Tomemos por exemplo a sua série “Sharp, Sharp, Smart” (2014-2016). Nestes grandes quadros, Duan apresenta-nos mulheres camponesas a transportar enormes gansos com pescoços fálicos serpenteantes. Ela usa um estilo falsamente ingénuo que evoca tanto o realismo revolucionário chinês como a escola francesa de Barbizon. É uma paródia mordaz da visão masculina e colonialista da arte, mas é também um comentário subtil sobre a forma como as ideias modernistas europeias foram recebidas e interpretadas na China após a Revolução Cultural [1].
O que me agrada particularmente em Duan é que ela tece narrativas complexas que começam na realidade quotidiana para depois deslizar imperceptivelmente para um mundo mental, onírico. No seu romance “New York, Paris, Zhumadian” (2008), ela conta a história de Jiao Huxiang, um estudante rural que leva o seu pai paralítico para a universidade. Esta narrativa, inspirada num fato real, é contada com uma aparente simplicidade que lembra os contos tradicionais chineses sobre a piedade filial. Mas, à medida que avança, a narrativa deriva para o absurdo, com o aparecimento da Tia Zhang que dá conselhos de ciência popular sobre como usar folhas de chá usadas ou criar galinhas.
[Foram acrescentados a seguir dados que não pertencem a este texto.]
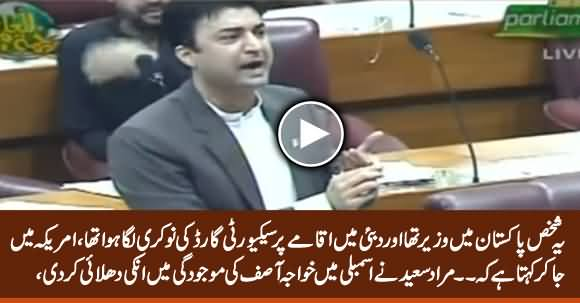 Murad Saeed Befitting Reply to Khawaja Asif in National Assembly, Complete Speech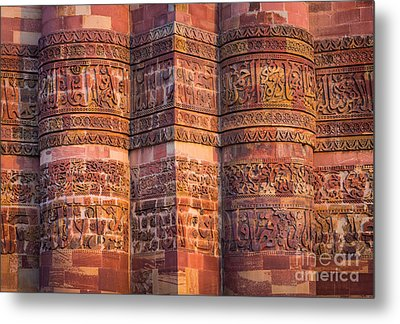 Qutab Minar Detail Metal Print by Inge Johnsson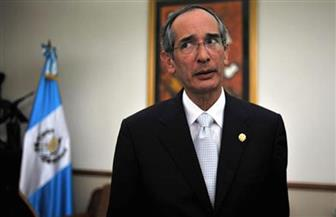 اتهام رئيس جواتيمالا الأسبق بالفساد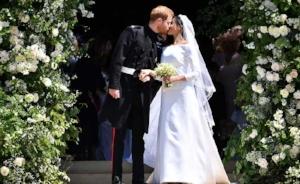 prince-harry-meghan-markle-royal-wedding-afp-_625x300_1526736010910.jpg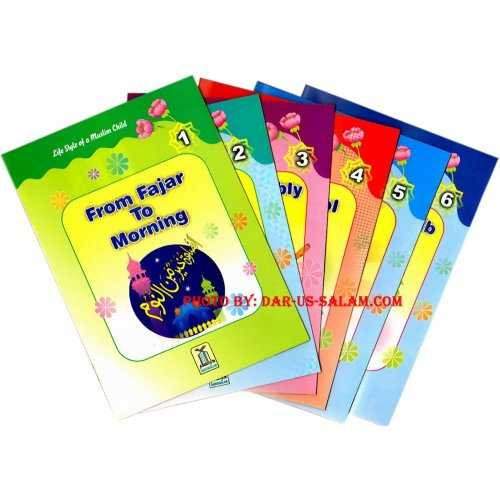Life Style of a Muslim Child Series (6 Books)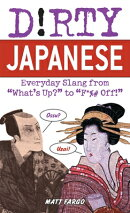 "Dirty Japanese: Everyday Slang from ""What's Up?"" to ""F*ck Off!"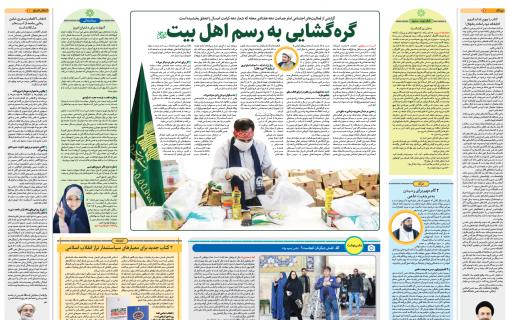 گرهگشاییهای امام محلهای دهه هفتادی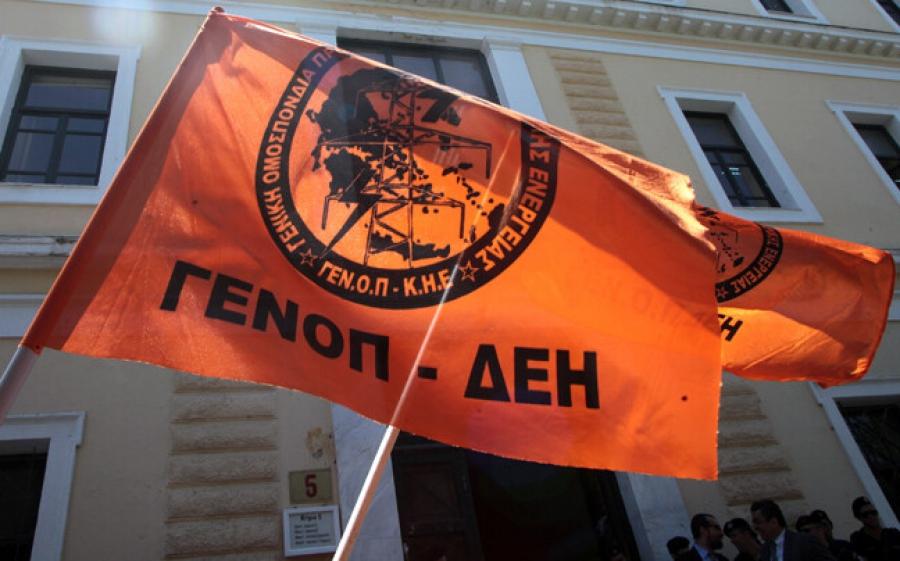 ΓΕΝΟΠ/ΔΕΗ: 24ωρη απεργία στις 19/10 για την ΑΜΚ της ΔΕΗ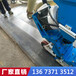 黑龍江綏化小型拋丸機混凝土拋丸機技術指導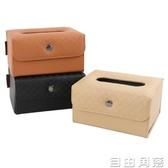 汽車紙巾盒創意椅背頭枕座式掛式車載餐巾紙盒抽紙盒車用裝飾用品  自由角落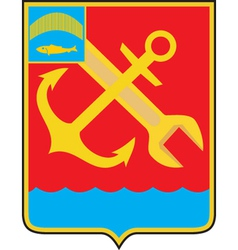 Roslyakovo Coat-of-Arms vector image vector image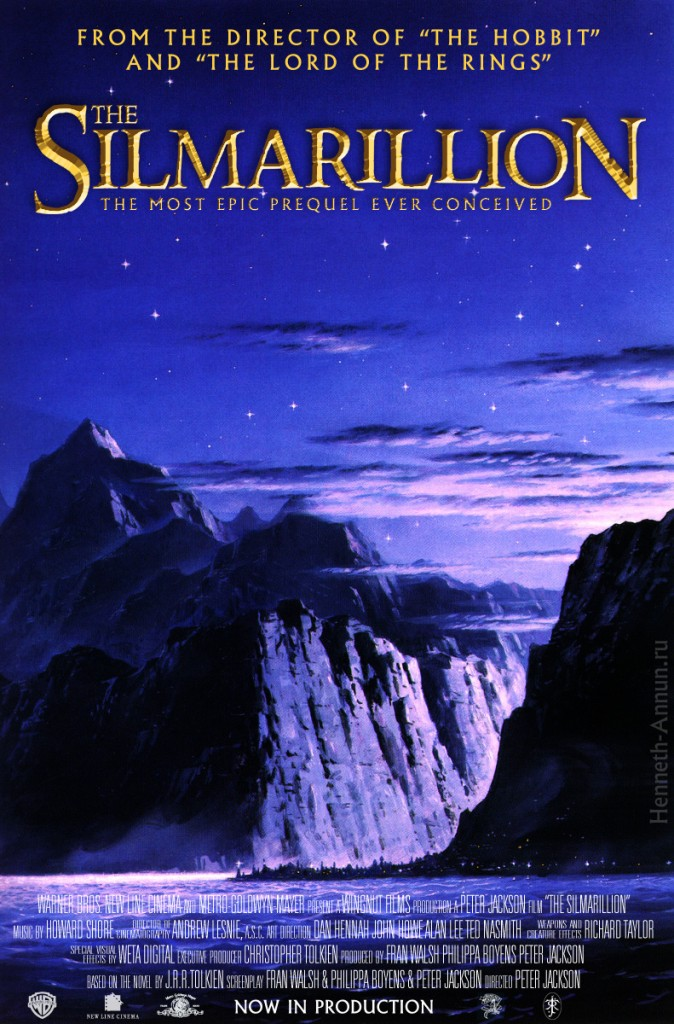 silm poster 674x1024 Питер Джексон экранизирует «Сильмариллион»! (Update 2)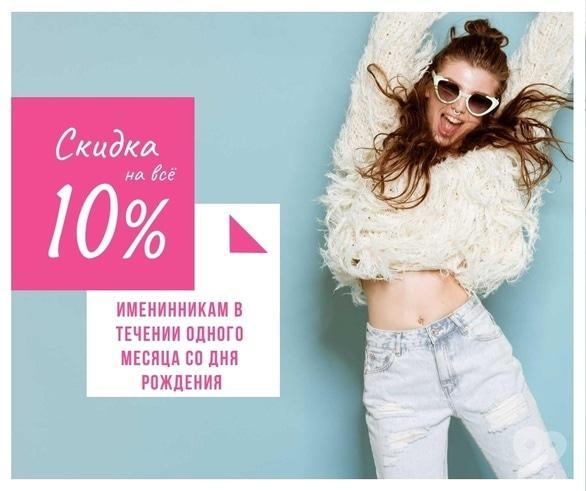 """Акция - Скидка для именинников от """"Celebritі"""""""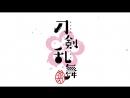 Touken Ranbu Hanamaru OP Mitsuhiro Ichiki Toshiki Masuda Hanamaru Biyori rus sub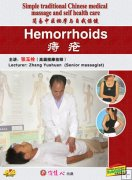 Hemorrhoids ,Chinese Massage DVD, English Subtitled
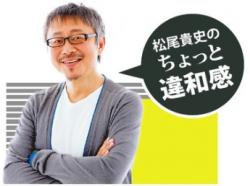 Matsuoiwakan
Esta técnica narrativa encontra-se também na sua pintura. Na série “Going Home” (2010), ela justapõe seios femininos nus com campos de arroz, ravinas e campos de colza. Estas imagens estrangeiradas criam uma tensão visual que nos obriga a repensar a nossa relação com a ruralidade e a feminilidade. Duan não pinta nus para excitar o nosso desejo, mas para nos fazer refletir sobre a condição das mulheres numa sociedade em transição.
Sempre pensei que os grandes artistas são aqueles que conseguem criar o seu próprio vocabulário visual, a sua própria sintaxe. Duan Jianyu pertence sem dúvida a essa categoria. Ela desenvolveu uma linguagem pictórica que empresta tanto à pintura tradicional chinesa a tinta, ao realismo socialista e ao modernismo ocidental, mas que transcende essas influências para criar algo profundamente original.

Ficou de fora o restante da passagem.